== Data extract

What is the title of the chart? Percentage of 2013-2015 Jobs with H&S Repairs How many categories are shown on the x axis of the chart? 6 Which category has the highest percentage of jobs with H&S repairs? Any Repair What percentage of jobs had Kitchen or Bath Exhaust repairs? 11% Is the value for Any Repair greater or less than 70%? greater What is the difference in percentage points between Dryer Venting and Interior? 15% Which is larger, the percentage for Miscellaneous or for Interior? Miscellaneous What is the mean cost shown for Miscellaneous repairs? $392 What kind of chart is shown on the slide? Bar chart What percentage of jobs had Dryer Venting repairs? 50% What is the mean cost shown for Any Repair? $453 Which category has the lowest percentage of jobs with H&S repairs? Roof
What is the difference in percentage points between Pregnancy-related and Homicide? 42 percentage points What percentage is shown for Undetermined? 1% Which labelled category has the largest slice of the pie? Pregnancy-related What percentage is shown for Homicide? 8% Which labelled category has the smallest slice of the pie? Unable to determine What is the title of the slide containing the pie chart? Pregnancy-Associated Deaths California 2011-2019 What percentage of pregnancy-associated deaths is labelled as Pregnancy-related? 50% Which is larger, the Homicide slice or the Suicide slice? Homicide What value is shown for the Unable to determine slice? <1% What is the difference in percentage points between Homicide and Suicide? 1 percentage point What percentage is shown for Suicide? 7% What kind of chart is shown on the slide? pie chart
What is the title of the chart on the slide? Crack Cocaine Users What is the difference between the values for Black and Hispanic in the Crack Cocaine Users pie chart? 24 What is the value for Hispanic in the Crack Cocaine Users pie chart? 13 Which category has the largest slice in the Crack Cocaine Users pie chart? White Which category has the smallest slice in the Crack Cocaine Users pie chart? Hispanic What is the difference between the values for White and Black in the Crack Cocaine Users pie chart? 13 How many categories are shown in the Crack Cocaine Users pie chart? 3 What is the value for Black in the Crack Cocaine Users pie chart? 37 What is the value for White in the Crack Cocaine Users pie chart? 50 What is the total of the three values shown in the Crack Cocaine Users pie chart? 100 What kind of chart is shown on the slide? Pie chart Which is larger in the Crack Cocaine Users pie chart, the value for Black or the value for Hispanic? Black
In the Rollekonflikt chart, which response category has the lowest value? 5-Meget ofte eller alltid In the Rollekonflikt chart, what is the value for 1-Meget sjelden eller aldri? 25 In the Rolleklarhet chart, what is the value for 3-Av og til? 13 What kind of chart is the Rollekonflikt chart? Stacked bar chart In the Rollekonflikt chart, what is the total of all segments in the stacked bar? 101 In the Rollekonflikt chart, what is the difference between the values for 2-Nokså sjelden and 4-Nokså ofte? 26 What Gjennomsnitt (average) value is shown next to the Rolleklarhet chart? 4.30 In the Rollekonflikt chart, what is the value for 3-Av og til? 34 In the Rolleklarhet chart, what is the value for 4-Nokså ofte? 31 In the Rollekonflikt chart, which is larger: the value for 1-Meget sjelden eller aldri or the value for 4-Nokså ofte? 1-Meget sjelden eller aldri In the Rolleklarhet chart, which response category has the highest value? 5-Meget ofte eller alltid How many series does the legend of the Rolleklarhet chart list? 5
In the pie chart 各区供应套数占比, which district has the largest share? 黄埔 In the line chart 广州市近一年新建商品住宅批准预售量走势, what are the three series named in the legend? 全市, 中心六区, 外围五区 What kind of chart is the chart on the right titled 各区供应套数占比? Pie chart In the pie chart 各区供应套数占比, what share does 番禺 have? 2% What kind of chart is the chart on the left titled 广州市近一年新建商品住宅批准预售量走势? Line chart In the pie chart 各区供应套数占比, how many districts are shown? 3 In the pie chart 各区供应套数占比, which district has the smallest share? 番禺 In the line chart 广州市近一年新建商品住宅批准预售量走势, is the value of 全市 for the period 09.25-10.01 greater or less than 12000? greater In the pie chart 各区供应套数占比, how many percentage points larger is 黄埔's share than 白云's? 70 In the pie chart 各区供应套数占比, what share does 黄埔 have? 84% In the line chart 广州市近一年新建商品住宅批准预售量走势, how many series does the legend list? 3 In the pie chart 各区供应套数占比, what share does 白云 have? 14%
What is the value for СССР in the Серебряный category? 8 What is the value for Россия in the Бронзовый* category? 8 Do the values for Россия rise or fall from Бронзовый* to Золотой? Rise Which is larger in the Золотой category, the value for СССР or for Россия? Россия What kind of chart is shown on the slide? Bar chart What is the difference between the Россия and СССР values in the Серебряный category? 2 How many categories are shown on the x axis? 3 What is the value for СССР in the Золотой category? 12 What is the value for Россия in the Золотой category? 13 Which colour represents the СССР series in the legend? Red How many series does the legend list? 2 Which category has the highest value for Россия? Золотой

====

_Assigned task_. Return all six items above verbatim, with every character left unchanged.

_Your solution_.
What is the title of the chart? Percentage of 2013-2015 Jobs with H&S Repairs How many categories are shown on the x axis of the chart? 6 Which category has the highest percentage of jobs with H&S repairs? Any Repair What percentage of jobs had Kitchen or Bath Exhaust repairs? 11% Is the value for Any Repair greater or less than 70%? greater What is the difference in percentage points between Dryer Venting and Interior? 15% Which is larger, the percentage for Miscellaneous or for Interior? Miscellaneous What is the mean cost shown for Miscellaneous repairs? $392 What kind of chart is shown on the slide? Bar chart What percentage of jobs had Dryer Venting repairs? 50% What is the mean cost shown for Any Repair? $453 Which category has the lowest percentage of jobs with H&S repairs? Roof
What is the difference in percentage points between Pregnancy-related and Homicide? 42 percentage points What percentage is shown for Undetermined? 1% Which labelled category has the largest slice of the pie? Pregnancy-related What percentage is shown for Homicide? 8% Which labelled category has the smallest slice of the pie? Unable to determine What is the title of the slide containing the pie chart? Pregnancy-Associated Deaths California 2011-2019 What percentage of pregnancy-associated deaths is labelled as Pregnancy-related? 50% Which is larger, the Homicide slice or the Suicide slice? Homicide What value is shown for the Unable to determine slice? <1% What is the difference in percentage points between Homicide and Suicide? 1 percentage point What percentage is shown for Suicide? 7% What kind of chart is shown on the slide? pie chart
What is the title of the chart on the slide? Crack Cocaine Users What is the difference between the values for Black and Hispanic in the Crack Cocaine Users pie chart? 24 What is the value for Hispanic in the Crack Cocaine Users pie chart? 13 Which category has the largest slice in the Crack Cocaine Users pie chart? White Which category has the smallest slice in the Crack Cocaine Users pie chart? Hispanic What is the difference between the values for White and Black in the Crack Cocaine Users pie chart? 13 How many categories are shown in the Crack Cocaine Users pie chart? 3 What is the value for Black in the Crack Cocaine Users pie chart? 37 What is the value for White in the Crack Cocaine Users pie chart? 50 What is the total of the three values shown in the Crack Cocaine Users pie chart? 100 What kind of chart is shown on the slide? Pie chart Which is larger in the Crack Cocaine Users pie chart, the value for Black or the value for Hispanic? Black
In the Rollekonflikt chart, which response category has the lowest value? 5-Meget ofte eller alltid In the Rollekonflikt chart, what is the value for 1-Meget sjelden eller aldri? 25 In the Rolleklarhet chart, what is the value for 3-Av og til? 13 What kind of chart is the Rollekonflikt chart? Stacked bar chart In the Rollekonflikt chart, what is the total of all segments in the stacked bar? 101 In the Rollekonflikt chart, what is the difference between the values for 2-Nokså sjelden and 4-Nokså ofte? 26 What Gjennomsnitt (average) value is shown next to the Rolleklarhet chart? 4.30 In the Rollekonflikt chart, what is the value for 3-Av og til? 34 In the Rolleklarhet chart, what is the value for 4-Nokså ofte? 31 In the Rollekonflikt chart, which is larger: the value for 1-Meget sjelden eller aldri or the value for 4-Nokså ofte? 1-Meget sjelden eller aldri In the Rolleklarhet chart, which response category has the highest value? 5-Meget ofte eller alltid How many series does the legend of the Rolleklarhet chart list? 5
In the pie chart 各区供应套数占比, which district has the largest share? 黄埔 In the line chart 广州市近一年新建商品住宅批准预售量走势, what are the three series named in the legend? 全市, 中心六区, 外围五区 What kind of chart is the chart on the right titled 各区供应套数占比? Pie chart In the pie chart 各区供应套数占比, what share does 番禺 have? 2% What kind of chart is the chart on the left titled 广州市近一年新建商品住宅批准预售量走势? Line chart In the pie chart 各区供应套数占比, how many districts are shown? 3 In the pie chart 各区供应套数占比, which district has the smallest share? 番禺 In the line chart 广州市近一年新建商品住宅批准预售量走势, is the value of 全市 for the period 09.25-10.01 greater or less than 12000? greater In the pie chart 各区供应套数占比, how many percentage points larger is 黄埔's share than 白云's? 70 In the pie chart 各区供应套数占比, what share does 黄埔 have? 84% In the line chart 广州市近一年新建商品住宅批准预售量走势, how many series does the legend list? 3 In the pie chart 各区供应套数占比, what share does 白云 have? 14%
What is the value for СССР in the Серебряный category? 8 What is the value for Россия in the Бронзовый* category? 8 Do the values for Россия rise or fall from Бронзовый* to Золотой? Rise Which is larger in the Золотой category, the value for СССР or for Россия? Россия What kind of chart is shown on the slide? Bar chart What is the difference between the Россия and СССР values in the Серебряный category? 2 How many categories are shown on the x axis? 3 What is the value for СССР in the Золотой category? 12 What is the value for Россия in the Золотой category? 13 Which colour represents the СССР series in the legend? Red How many series does the legend list? 2 Which category has the highest value for Россия? Золотой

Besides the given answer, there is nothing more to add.